Magnetic fields are produced by electric currents. In some atoms the electrons orbit on average more in one direction than in the other hence producing little circulating electric currents. Normally these are arraged randomly in the material, but in a magnetic field they will tend to align so their S poles point to the N pole of the applied field and therefore are attracted to a magnet, this is called paramagnetism but is quite weak.
In Iron, Nickle, and Cobalt (and various alloys) a much stronger effect is present called ferromagnetism the little atomic magnets will spontaineously align with one another (due to some specific quantum effects to that material).

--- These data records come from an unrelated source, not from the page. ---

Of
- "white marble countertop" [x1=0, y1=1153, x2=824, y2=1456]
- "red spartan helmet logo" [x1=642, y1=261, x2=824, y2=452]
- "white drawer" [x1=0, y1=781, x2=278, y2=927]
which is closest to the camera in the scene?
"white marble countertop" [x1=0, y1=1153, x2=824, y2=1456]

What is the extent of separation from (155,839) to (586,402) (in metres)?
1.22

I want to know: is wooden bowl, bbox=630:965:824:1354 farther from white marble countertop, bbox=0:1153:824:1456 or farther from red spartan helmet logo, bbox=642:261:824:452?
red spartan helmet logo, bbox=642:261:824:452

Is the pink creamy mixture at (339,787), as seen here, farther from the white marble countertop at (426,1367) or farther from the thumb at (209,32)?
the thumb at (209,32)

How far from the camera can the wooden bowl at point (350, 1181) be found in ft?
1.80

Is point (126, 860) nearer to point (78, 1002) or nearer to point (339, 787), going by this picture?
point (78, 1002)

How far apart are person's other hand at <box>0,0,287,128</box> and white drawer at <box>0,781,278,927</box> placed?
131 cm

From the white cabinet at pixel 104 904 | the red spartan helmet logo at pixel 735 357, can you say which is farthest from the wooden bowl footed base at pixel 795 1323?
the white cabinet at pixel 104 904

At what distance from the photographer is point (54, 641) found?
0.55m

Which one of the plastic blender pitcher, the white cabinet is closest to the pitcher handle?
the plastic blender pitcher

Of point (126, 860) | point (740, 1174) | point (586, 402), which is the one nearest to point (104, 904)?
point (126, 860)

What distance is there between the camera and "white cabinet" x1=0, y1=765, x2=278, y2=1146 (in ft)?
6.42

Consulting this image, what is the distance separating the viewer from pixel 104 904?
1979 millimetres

So a lump of iron will have areas where all the atomic magnets are pointing in the same direction which are called domains. These are normally aligned at random but in a field there will be more of them pointing with the field than away from it, and because moving these domains about costs energy the domains will stay aligned even if you remove the field.
If you heat a ferromagnet above it's curie point the tendancy for the atomic magnets to align is overwhelmed by thermal vibrations, and it will revert to being a paramagnet. So steel will allways be attracted to a magnet even when molten, but above it's curie temperature (several hundred °C) not very strongly.
The magnet loosing it's magnetisation in an oven is probably that the thermal energy allows the domains to move around and point in random directions (which is a lower energy state than them all aligned).